Authored by jaykang10 on Mar 16 2022, 3:58 AM.

Details

Summary

I have seen cases in which the MaxInterleaveFactor 4 makes better performance against MaxInterleaveFactor 2.
Let's see a simple example.

void test(char *dstPtr, const char *srcPtr, char *dstEnd) {
  do { 
    memcpy(dstPtr, srcPtr, 8);  
    dstPtr += 8;
    srcPtr += 8;
  } while (dstPtr < dstEnd);
}

InstCombine pass converts the memcpy into load and store because the length is 8.
The vecotrized assembly output from MaxInterleaveFactor 2 and 4 are as below.

MaxInterleaveFactor 2
.LBB0_7:                                // %vector.body
                                        // =>This Inner Loop Header: Depth=1
        ldp     q0, q1, [x13, #-16]
        add     x13, x13, #32  
        subs    x14, x14, #4
        stp     q0, q1, [x12, #-16]
        add     x12, x12, #32  
        b.ne    .LBB0_7

MaxInterleaveFactor 4
.LBB0_7:                                // %vector.body
                                        // =>This Inner Loop Header: Depth=1
        ldp     q0, q1, [x12, #-32]
        subs    x14, x14, #8
        ldp     q2, q3, [x12], #64  
        stp     q0, q1, [x13, #-32]
        stp     q2, q3, [x13], #64  
        b.ne    .LBB0_7

Given the number of instructions, the output of MaxInterleaveFactor 4 could handle 2 times more data ideally than MaxInterleaveFactor 2 one per iteration.

Diff Detail

Event Timeline

jaykang10 created this revision.Mar 16 2022, 3:58 AM
Herald added a project: Restricted Project. · View Herald TranscriptMar 16 2022, 3:58 AM
jaykang10 requested review of this revision.Mar 16 2022, 3:58 AM
Herald added a project: Restricted Project. · View Herald TranscriptMar 16 2022, 3:58 AM

Do you have any performance results for changing this?

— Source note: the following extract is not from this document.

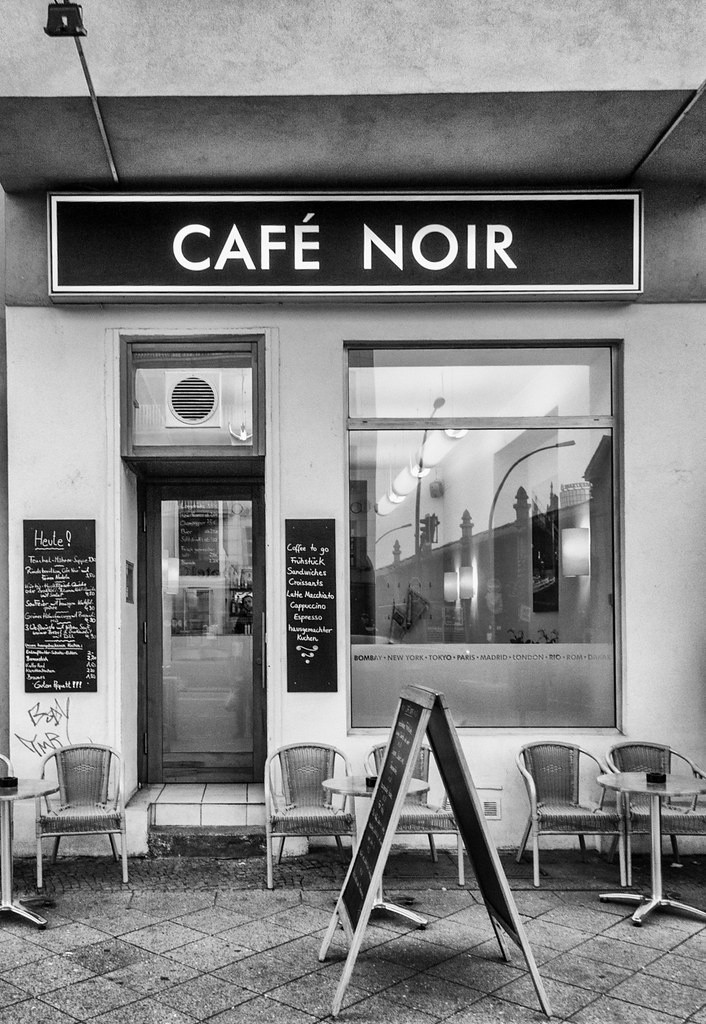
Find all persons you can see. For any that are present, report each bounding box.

I've not had much luck with trying it in the past, and it obviously can change quite a lot. It can certainly help in places, but I've found that if you turn it up too high you just end up over-unrolling loops, not getting into the fast loop body as much. It can obviously depend on the input code and loop counts tough. Perhaps it needs some better costmodelling?

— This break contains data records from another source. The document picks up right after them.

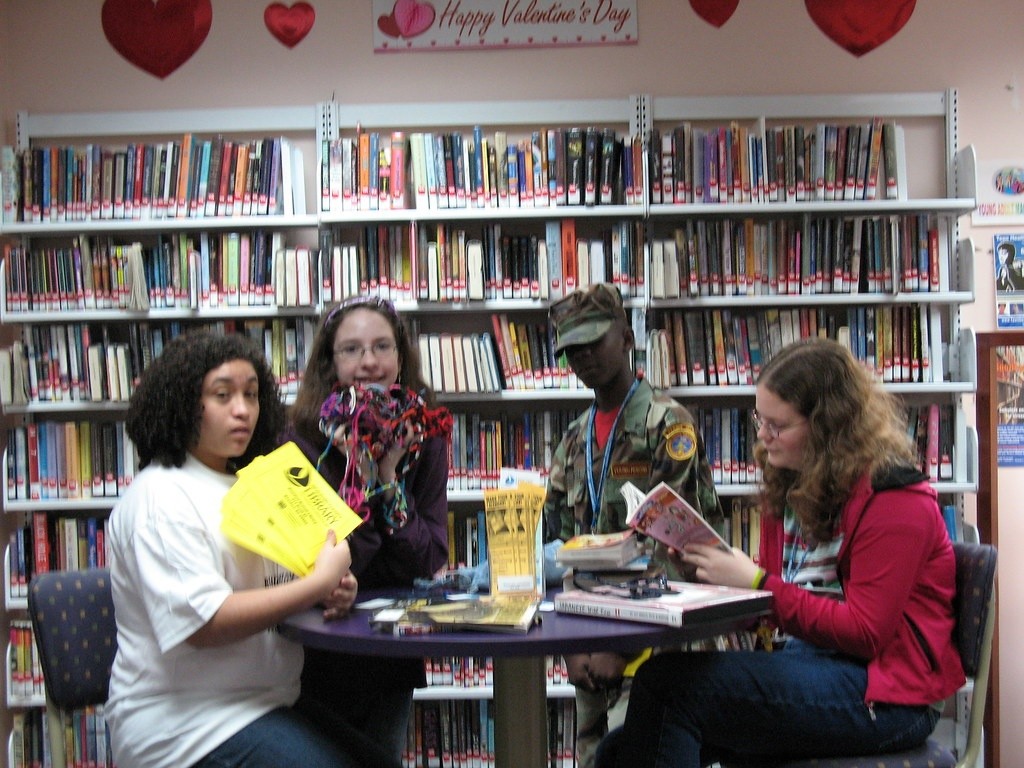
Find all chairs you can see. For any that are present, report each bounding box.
[718,541,998,768]
[27,567,118,768]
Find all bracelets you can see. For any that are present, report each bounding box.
[757,572,769,589]
[751,566,764,589]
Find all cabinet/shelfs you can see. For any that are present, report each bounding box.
[330,93,641,768]
[641,86,985,768]
[0,102,328,768]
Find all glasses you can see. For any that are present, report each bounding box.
[750,407,811,439]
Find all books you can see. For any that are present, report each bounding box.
[0,120,954,768]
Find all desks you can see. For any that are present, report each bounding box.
[276,589,756,768]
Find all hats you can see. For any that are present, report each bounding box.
[546,281,623,359]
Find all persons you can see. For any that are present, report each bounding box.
[541,284,725,768]
[101,330,358,768]
[277,292,451,768]
[593,337,971,768]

I was still hoping to get D118979 in because it should help quite a bit - and it on it's own increases the number of items processed per vector element, and this will increase it further. We have cleaned up quite a few of the places it doesn't do as well, there are just a few that have been stuck in review a while. Perhaps it makes sense to try and push that through, then re-evaluate this on top?

Thanks for comment! @dmgreen

Do you have any performance results for changing this? I've not had much luck with trying it in the past, and it obviously can change quite a lot. It can certainly help in places, but I've found that if you turn it up too high you just end up over-unrolling loops, not getting into the fast loop body as much. It can obviously depend on the input code and loop counts tough. Perhaps it needs some better costmodelling?

I was able to see the overall performance number slightly up for an internal benchmark on neoverse-n1 but we would need to tune something like cost model according to micro architectures.

I was still hoping to get D118979 in because it should help quite a bit - and it on it's own increases the number of items processed per vector element, and this will increase it further. We have cleaned up quite a few of the places it doesn't do as well, there are just a few that have been stuck in review a while. Perhaps it makes sense to try and push that through, then re-evaluate this on top?

I agree with you. Let's visit this patch later.

Matt added a subscriber: Matt.May 23 2022, 8:40 AM